=== Section Start ===

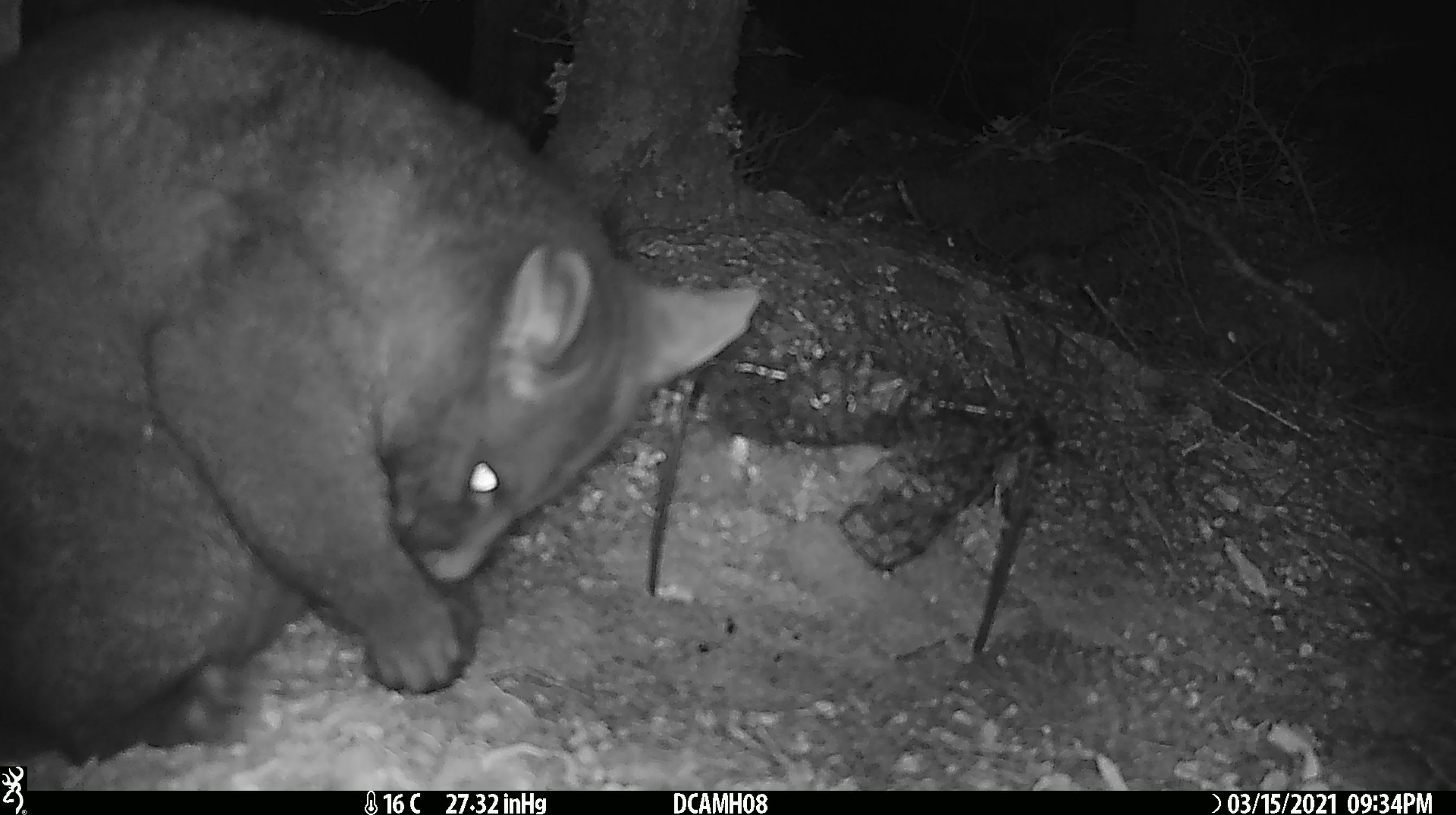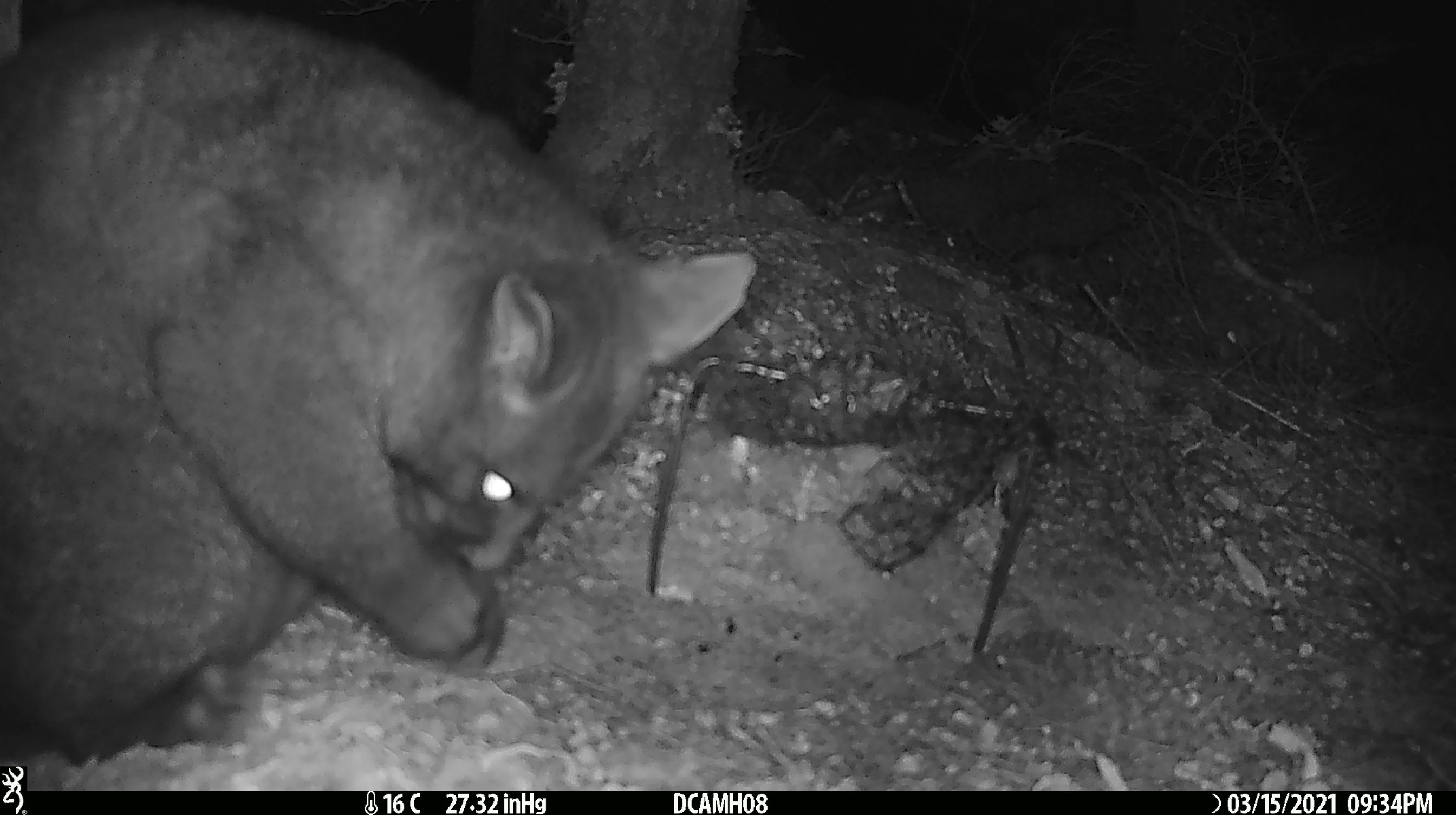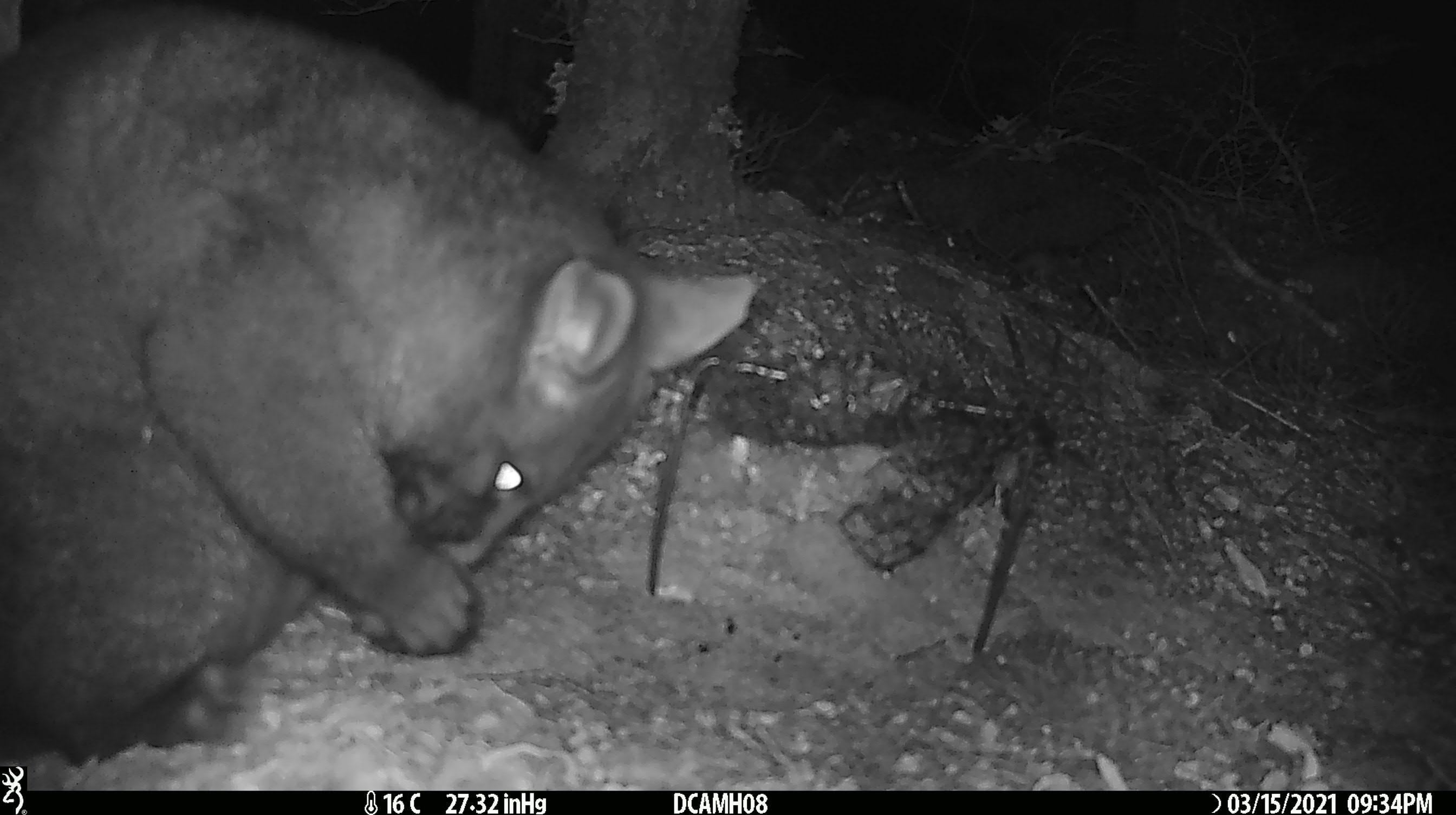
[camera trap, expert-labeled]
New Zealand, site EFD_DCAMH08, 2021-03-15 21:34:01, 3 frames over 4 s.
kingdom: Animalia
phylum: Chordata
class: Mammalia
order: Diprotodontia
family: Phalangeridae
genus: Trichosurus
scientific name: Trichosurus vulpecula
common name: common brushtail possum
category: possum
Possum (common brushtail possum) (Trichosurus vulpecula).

=== Section End ===
=== Section Start ===

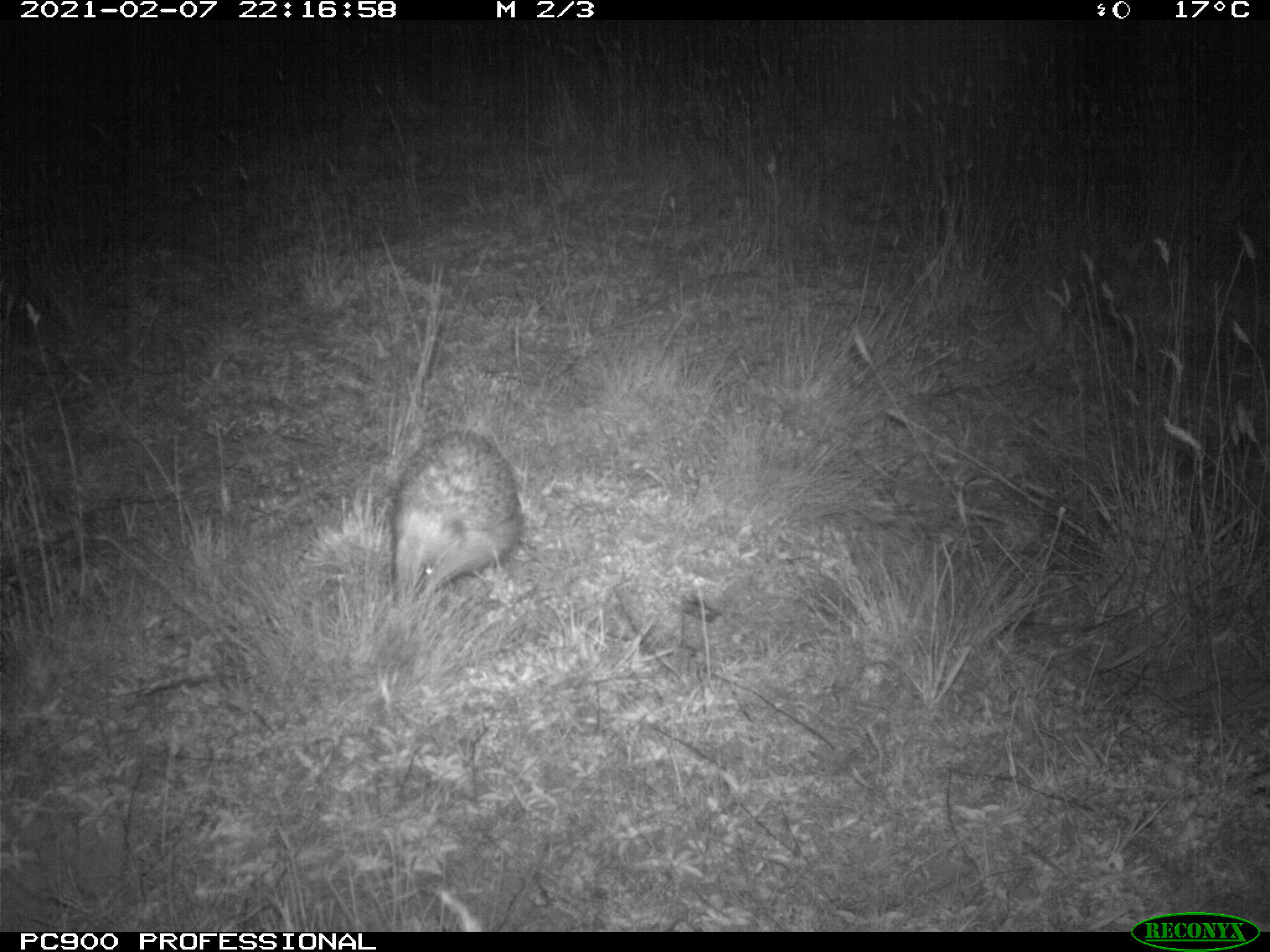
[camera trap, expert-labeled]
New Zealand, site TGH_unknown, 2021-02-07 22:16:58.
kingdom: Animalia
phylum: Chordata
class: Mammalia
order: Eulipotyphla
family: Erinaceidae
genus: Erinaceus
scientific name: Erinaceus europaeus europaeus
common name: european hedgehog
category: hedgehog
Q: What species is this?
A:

=== Section End ===

Pull out every line above that holds the word "site".

New Zealand, site EFD_DCAMH08, 2021-03-15 21:34:01, 3 frames over 4 s.
New Zealand, site TGH_unknown, 2021-02-07 22:16:58.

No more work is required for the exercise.